To avoid potential confusion and ensure clarity for readers, now we replace “detailed balance” with “balance”, “required balance”, or “interplay” regarding different contexts.

(30) Terminology: The word "molecule" is used where "molecular species" would be more appropriate, e.g., lines 456 and 551. Please revise these instances.

We sincerely thank the editor(s) and referee(s) for the constructive suggestion!

Now we replace all the “molecule” by “molecular species” as suggested.

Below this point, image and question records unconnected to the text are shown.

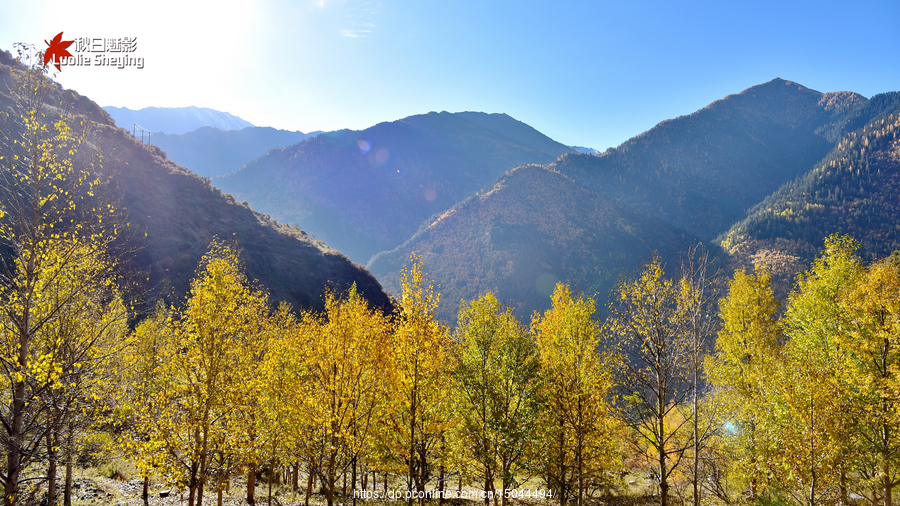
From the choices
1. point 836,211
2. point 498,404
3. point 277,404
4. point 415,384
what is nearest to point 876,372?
point 498,404

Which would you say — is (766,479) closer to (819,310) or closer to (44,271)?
(819,310)

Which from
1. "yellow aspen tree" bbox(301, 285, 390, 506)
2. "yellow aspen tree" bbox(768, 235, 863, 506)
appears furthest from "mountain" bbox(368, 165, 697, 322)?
"yellow aspen tree" bbox(301, 285, 390, 506)

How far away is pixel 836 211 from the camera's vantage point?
16650cm

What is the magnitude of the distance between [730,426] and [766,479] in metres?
2.53

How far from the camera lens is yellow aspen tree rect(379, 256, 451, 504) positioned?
520 inches

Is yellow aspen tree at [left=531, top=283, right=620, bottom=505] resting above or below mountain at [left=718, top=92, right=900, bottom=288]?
below

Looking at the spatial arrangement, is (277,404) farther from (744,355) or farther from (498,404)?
(744,355)

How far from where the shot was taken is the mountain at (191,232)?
55.6 meters

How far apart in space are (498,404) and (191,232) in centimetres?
6884

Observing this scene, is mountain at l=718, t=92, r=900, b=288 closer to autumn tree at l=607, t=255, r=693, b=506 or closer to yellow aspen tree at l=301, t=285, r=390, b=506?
autumn tree at l=607, t=255, r=693, b=506

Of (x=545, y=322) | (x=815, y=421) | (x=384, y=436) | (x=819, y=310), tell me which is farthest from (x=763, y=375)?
(x=384, y=436)

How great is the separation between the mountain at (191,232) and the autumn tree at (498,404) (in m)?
43.9

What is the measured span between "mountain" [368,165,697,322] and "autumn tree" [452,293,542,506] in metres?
115

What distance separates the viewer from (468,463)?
570 inches
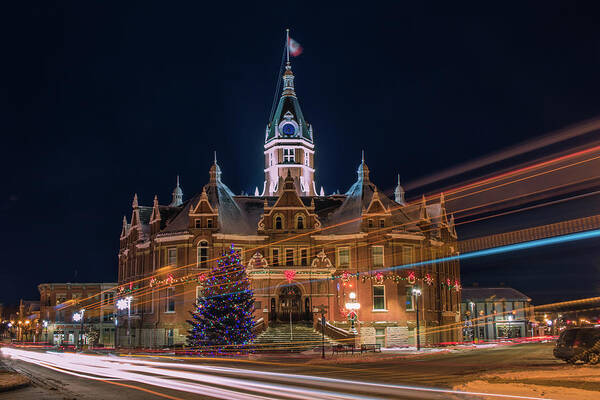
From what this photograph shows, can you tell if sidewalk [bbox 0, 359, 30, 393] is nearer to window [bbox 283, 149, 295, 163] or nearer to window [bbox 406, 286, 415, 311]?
window [bbox 406, 286, 415, 311]

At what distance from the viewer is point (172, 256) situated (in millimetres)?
61094

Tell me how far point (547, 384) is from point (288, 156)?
7309 centimetres

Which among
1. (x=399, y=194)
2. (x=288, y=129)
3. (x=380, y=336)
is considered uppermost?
(x=288, y=129)

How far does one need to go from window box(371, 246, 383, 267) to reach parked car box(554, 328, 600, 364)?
2920 centimetres

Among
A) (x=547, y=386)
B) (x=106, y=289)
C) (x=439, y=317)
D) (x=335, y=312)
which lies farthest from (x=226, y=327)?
(x=106, y=289)

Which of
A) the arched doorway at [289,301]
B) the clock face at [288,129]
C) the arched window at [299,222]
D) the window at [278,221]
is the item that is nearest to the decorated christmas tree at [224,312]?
the arched doorway at [289,301]

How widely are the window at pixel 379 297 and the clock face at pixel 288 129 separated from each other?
128ft

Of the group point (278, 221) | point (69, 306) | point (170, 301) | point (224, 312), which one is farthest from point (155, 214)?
point (69, 306)

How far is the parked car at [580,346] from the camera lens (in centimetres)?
2822

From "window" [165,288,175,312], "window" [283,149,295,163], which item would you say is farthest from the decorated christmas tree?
"window" [283,149,295,163]

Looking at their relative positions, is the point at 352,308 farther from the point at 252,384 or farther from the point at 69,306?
the point at 69,306

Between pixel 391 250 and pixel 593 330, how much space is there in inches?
1201

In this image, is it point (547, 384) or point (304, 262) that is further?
point (304, 262)

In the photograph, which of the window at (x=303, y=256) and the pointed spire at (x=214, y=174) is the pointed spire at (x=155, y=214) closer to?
the pointed spire at (x=214, y=174)
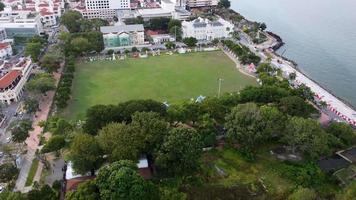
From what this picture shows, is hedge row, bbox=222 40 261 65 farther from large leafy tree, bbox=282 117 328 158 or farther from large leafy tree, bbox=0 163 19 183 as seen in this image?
large leafy tree, bbox=0 163 19 183

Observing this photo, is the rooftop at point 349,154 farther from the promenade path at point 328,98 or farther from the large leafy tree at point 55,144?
the large leafy tree at point 55,144

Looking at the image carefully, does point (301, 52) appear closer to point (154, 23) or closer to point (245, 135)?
point (154, 23)

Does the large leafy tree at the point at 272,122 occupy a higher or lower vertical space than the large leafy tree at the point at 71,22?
lower

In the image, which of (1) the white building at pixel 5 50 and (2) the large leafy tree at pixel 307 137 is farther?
(1) the white building at pixel 5 50

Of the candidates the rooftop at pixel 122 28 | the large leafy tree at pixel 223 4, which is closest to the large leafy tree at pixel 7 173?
the rooftop at pixel 122 28

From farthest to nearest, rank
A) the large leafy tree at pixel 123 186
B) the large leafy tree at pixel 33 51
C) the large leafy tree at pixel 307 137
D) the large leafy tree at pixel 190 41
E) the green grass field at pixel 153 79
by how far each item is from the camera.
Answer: the large leafy tree at pixel 190 41, the large leafy tree at pixel 33 51, the green grass field at pixel 153 79, the large leafy tree at pixel 307 137, the large leafy tree at pixel 123 186

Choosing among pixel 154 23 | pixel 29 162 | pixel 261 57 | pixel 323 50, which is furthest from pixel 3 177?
pixel 323 50

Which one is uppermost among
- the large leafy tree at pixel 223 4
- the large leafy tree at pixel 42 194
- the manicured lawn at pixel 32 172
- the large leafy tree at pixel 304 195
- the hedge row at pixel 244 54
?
the large leafy tree at pixel 223 4

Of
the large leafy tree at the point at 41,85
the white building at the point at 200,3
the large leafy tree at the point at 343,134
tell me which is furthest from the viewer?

(31) Section 2.5: This section is confusing. It isn't clear where the "method outlined" (line 464) is nor what "span an iso-velocity surface at vanishing speed" means in line 470. The sentence in lines 486-488, "An expression similar to Eq. 8 enables quantitative prediction...", is too vague. Please clarify these points and specify what the "similar expression" is and where it can be found.

We sincerely thank the editor(s) and referee(s) for the constructive suggestion!

Now we clarify these points and specify the terms as suggested.

(32) Software Mention: The software is only mentioned in the abstract and conclusions. It should also be mentioned where the computational pipeline is described, and the instructions available in the supplementary information need to be referenced in the main text.

We sincerely thank the editor(s) and referee(s) for pointing out this problem!

Now we mention the software where the computational pipeline is described and reference the instructions available in the Supplemental Text.

(33) Supplementary Material References: Several parts of the supplementary material are never referenced in the main text, including Figure S1, Movies S3-S4, and the Instructions for PolarSim. Please reference these in the main text to clarify their relevance and how they fit with the manuscript's narrative.

We sincerely thank the editor(s) and referee(s) for pointing out this problem!

Now we add all the missing references for supplementary materials to the main text properly.